WHAT TO WORK ON:
Retype only the stretch of lines that starts with the line containing "Q: What species is this?" and ends with the last line of the records, both included, exactly.

RECORD EXTRACTS:
--

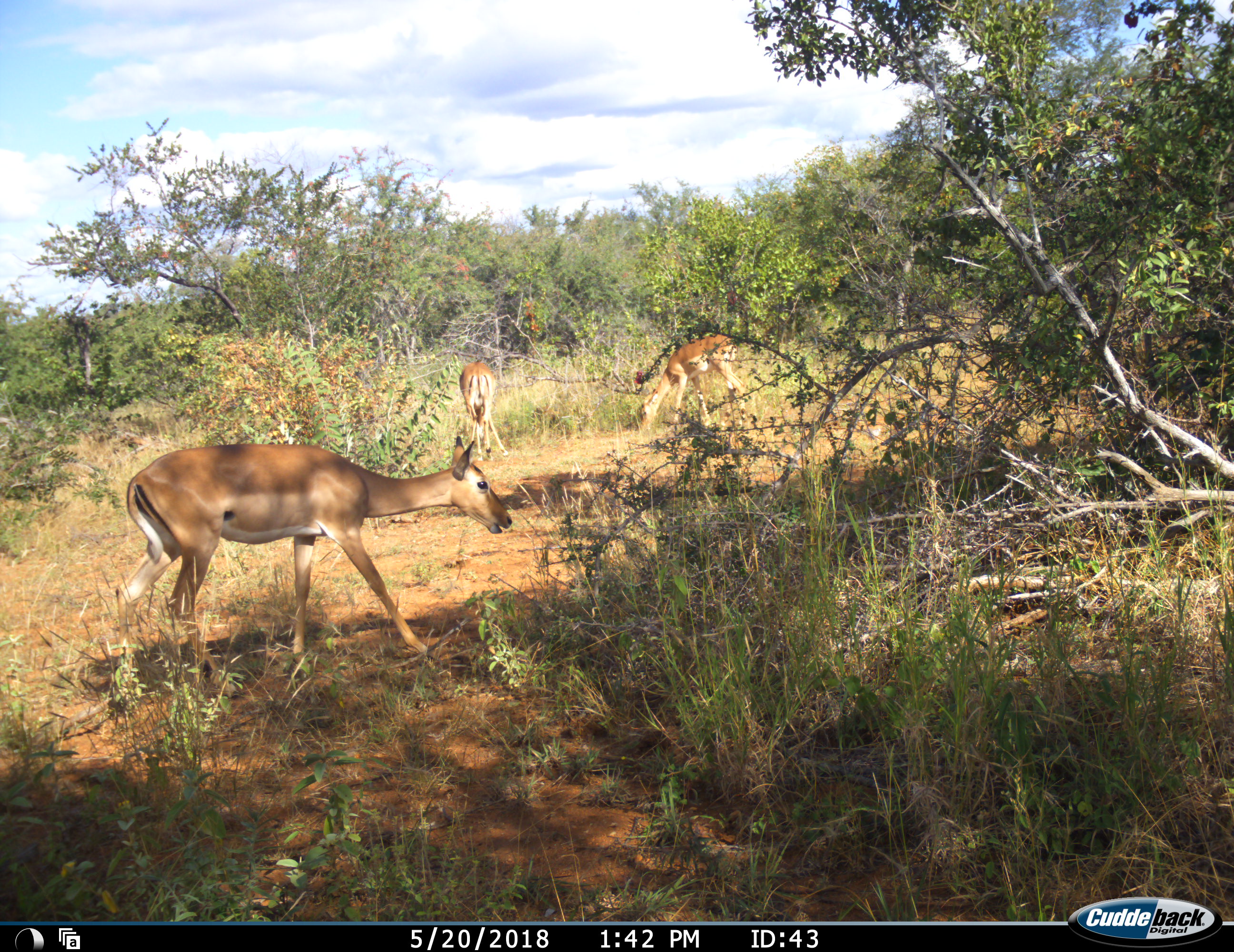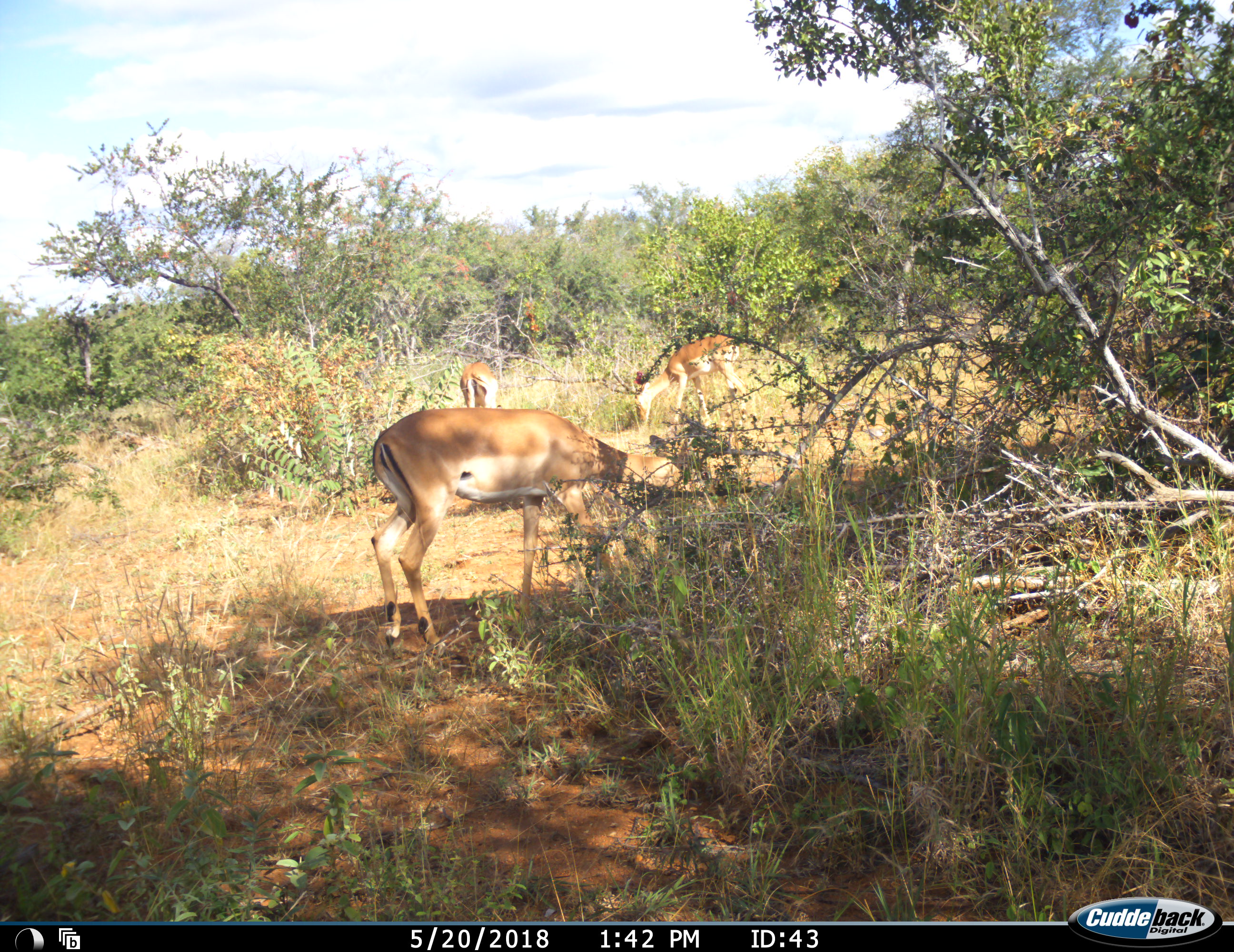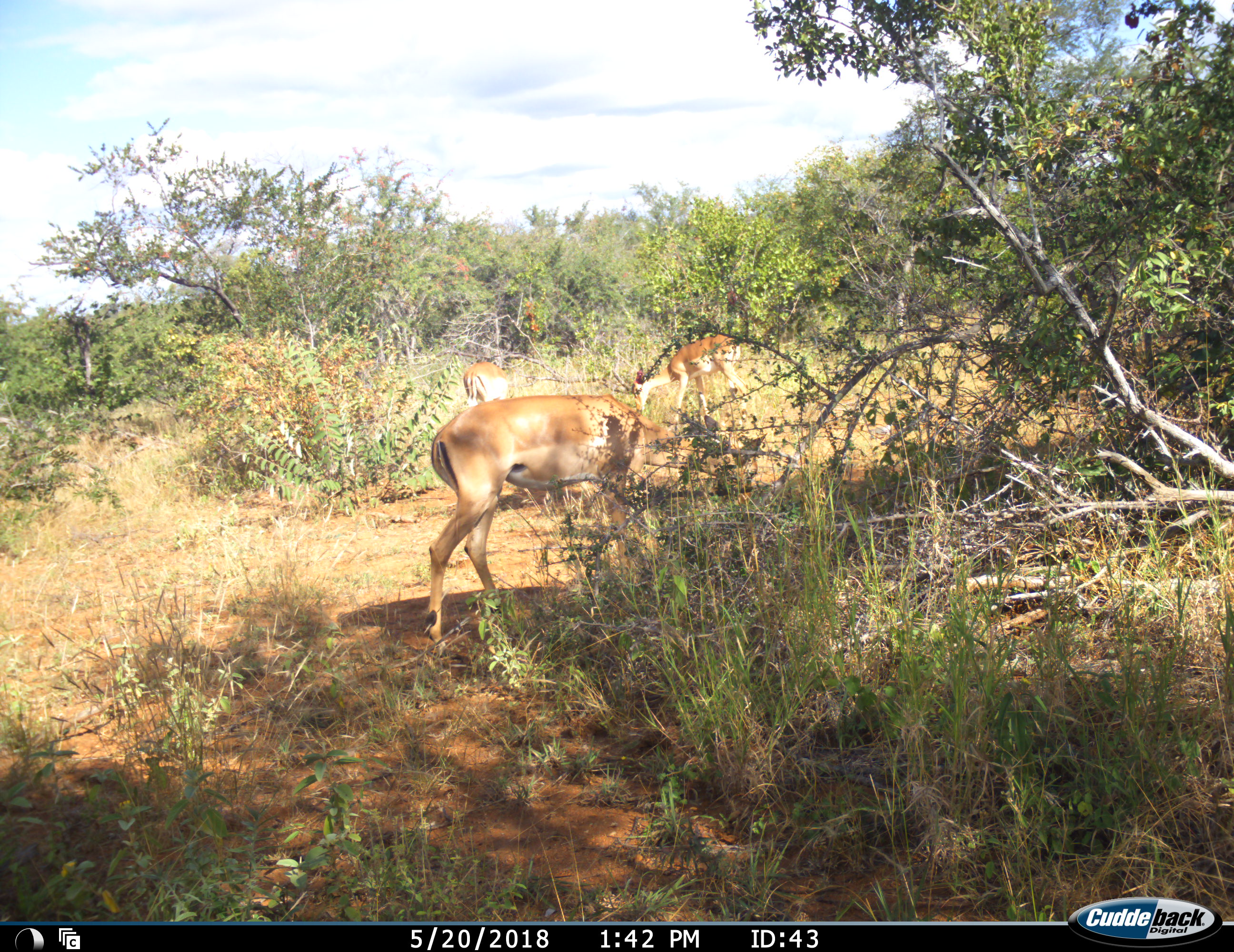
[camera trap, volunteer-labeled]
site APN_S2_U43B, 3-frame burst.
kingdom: Animalia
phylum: Chordata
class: Mammalia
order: Artiodactyla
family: Bovidae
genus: Aepyceros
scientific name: Aepyceros melampus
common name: impala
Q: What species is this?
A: Impala (Aepyceros melampus).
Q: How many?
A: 3.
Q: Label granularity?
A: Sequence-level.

--

RESULT OF THIS TASK:
Q: What species is this?
A: Impala (Aepyceros melampus).
Q: How many?
A: 3.
Q: Label granularity?
A: Sequence-level.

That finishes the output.